I am getting UnmappableCharacterException on the collect() method call (or on the toList() call):

    private static void handleTransaction(Path a_filePath, String a_sTrasactionName, String a_sTransactionFilePath) {

    // read file into stream, try-with-resources
    try (Stream<String> stream = Files.lines(Paths.get(a_filePath.toString()), Charset.defaultCharset())) {

        List<String> list =
            stream.filter(line -> (line.indexOf(a_sTrasactionName) > 0))
            .collect(Collectors.toList());

        list.forEach(line -> {

            System.out.println(line);

            try (BufferedWriter writer = Files.newBufferedWriter(Paths.get(_FILES_PATH + a_sTransactionFilePath),Charset.defaultCharset(), StandardOpenOption.APPEND)) {
                writer.write(line + "\n");
            } catch (IOException e) {
                e.printStackTrace();
            }
        });
    } catch (IOException e1) {

        e1.printStackTrace();
    }

It worked for me once, but never since then.

The files I read are csv files which were created on solaris. I run the jar on Windows 2012 server

Can you advise please?

Thank you.

dushkin
  • 1,939
  • 3
  • 37
  • 82
  • 2
    Don’t use `Charset.defaultCharset()` if you already know that the files stem from a different system, most likely having a different charset. I’d be very surprised if a software on Solaris creates files in one of the Window encodings. – Holger Jan 28 '16 at 11:23
  • @Holger So, what should I put there as charset? – dushkin Jan 28 '16 at 11:29
  • 1
    Possible duplicate of [What is character encoding and why should I bother with it](http://stackoverflow.com/questions/10611455/what-is-character-encoding-and-why-should-i-bother-with-it) – Raedwald Jan 28 '16 at 12:00
  • 1
    @Raedwald Can you please remive your alert? The post you presented explaines about encoding in general, but does not help me about the exception. Thank you – dushkin Jan 28 '16 at 12:45
  • 1
    Nope. Edit your question to indicate why it is not a duplicate of that canonical question. The heart of your problem is that you have not carefully selected your character encoding, relying on the defaults, which is a *very strong clue* that you do not understand the importance of character encoding – Raedwald Jan 28 '16 at 13:09
  • 1
    @Raedwald Again, I think I understand what is encoding quite well. And it seems that the file was created on Solaris with a different encoding from the one used on my windows machine. And this is what's probably causes the exception. The help that I need is how to overcome this exception? I also searched for Solaris encoding which seems to be Cp1252, but it didn't help me (or at leaset I was not using it properly). – dushkin Jan 28 '16 at 13:23
  • Is there a way to determine the encoding of a file, so that Scala can continue executing the writer's code? – Laserbeak43 Jan 31 '16 at 21:56

2 Answers2

7

The files I read are csv files which were created on solaris. I run the jar on Windows 2012 server

Well that's probably the problem then. You're using the platform-default encoding for both reading and writing the file. If the files were created on Solaris, that may very well have a different platform-default encoding to your Windows box.

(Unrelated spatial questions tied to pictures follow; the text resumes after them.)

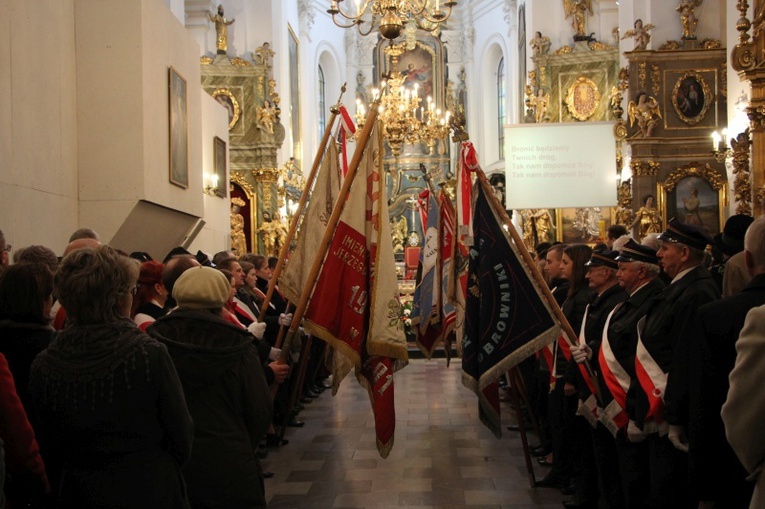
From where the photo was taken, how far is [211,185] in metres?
13.3

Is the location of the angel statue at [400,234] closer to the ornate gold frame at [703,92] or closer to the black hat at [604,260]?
the ornate gold frame at [703,92]

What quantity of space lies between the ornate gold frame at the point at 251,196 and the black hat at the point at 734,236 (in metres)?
16.9

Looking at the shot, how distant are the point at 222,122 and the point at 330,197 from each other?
820 cm

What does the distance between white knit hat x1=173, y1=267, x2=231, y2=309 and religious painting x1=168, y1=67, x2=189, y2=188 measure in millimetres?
5768

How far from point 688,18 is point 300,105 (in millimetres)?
13114

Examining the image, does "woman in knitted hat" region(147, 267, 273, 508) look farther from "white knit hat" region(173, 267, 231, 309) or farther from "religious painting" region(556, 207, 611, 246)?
"religious painting" region(556, 207, 611, 246)

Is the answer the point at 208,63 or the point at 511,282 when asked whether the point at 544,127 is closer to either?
the point at 511,282

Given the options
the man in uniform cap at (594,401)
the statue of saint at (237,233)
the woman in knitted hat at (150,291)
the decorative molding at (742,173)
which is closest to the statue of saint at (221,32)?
the statue of saint at (237,233)

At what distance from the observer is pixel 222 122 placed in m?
14.3

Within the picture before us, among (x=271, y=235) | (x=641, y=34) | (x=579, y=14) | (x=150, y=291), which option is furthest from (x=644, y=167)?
(x=150, y=291)

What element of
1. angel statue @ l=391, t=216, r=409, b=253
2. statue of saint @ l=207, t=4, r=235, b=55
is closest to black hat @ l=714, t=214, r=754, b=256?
statue of saint @ l=207, t=4, r=235, b=55

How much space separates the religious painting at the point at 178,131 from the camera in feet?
29.8

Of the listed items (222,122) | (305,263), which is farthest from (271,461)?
(222,122)

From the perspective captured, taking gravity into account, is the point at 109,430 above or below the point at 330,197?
below
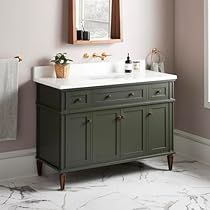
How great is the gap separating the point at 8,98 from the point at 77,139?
683mm

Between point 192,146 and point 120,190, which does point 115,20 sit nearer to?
point 192,146

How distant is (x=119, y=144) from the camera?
4.66 meters

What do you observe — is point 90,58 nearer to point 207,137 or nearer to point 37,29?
point 37,29

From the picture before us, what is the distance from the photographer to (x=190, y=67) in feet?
17.2

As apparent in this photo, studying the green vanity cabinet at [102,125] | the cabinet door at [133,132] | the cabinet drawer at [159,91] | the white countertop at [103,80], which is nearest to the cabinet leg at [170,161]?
the green vanity cabinet at [102,125]

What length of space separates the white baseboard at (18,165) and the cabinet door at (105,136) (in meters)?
0.57

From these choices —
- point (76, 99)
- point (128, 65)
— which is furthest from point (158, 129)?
point (76, 99)

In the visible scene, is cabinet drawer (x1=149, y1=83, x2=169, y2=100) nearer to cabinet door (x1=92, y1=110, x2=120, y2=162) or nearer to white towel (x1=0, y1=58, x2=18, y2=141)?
cabinet door (x1=92, y1=110, x2=120, y2=162)

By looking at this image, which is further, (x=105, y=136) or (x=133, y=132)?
(x=133, y=132)

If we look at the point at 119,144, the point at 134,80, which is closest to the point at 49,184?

If you know the encoding of the file you're reading, specify that.

If you get to control the encoding of the file you're reading and writing, I would strongly recommend using UTF-8 unless you have a really good reason not to.

Only use Charset.default() if you're reading a file which you know uses the platform-default encoding, or if you're writing a file which you definitely want to use the platform-default encoding - and try to avoid the latter.

(Basically, a world where everything is encoded in UTF-8 is a simpler world...)

Jon Skeet
  • 1,421,763
  • 867
  • 9,128
  • 9,194
  • Is there a way I can enforce the file to be utf-8? – dushkin Jan 28 '16 at 12:05
  • 2
    @dushkin: It's unclear what you mean. A file is just a sequence of bytes, basically. Anything which is able to create a file can create whatever sequence it wants. We have no idea what's creating the input file to start with... you should be looking at that to start with. – Jon Skeet Jan 28 '16 at 13:09
  • Amen on the UTF-8. Use StandardCharsets.UTF_8 when you read the data. I think we should sunset the other character sets, and deprecate them. – ggb667 Nov 02 '22 at 14:41
3

Honestly, I'm not even sure if this is an answer, but I'd like to help. I'm having the same problem and used:

val source = io.Source.fromFile("C:/mon_usatotaldat.csv").codec.decodingReplaceWith("UTF-8")

And I got the output:

source: scala.io.Codec = windows-1252

Laserbeak43
  • 595
  • 2
  • 8
  • 21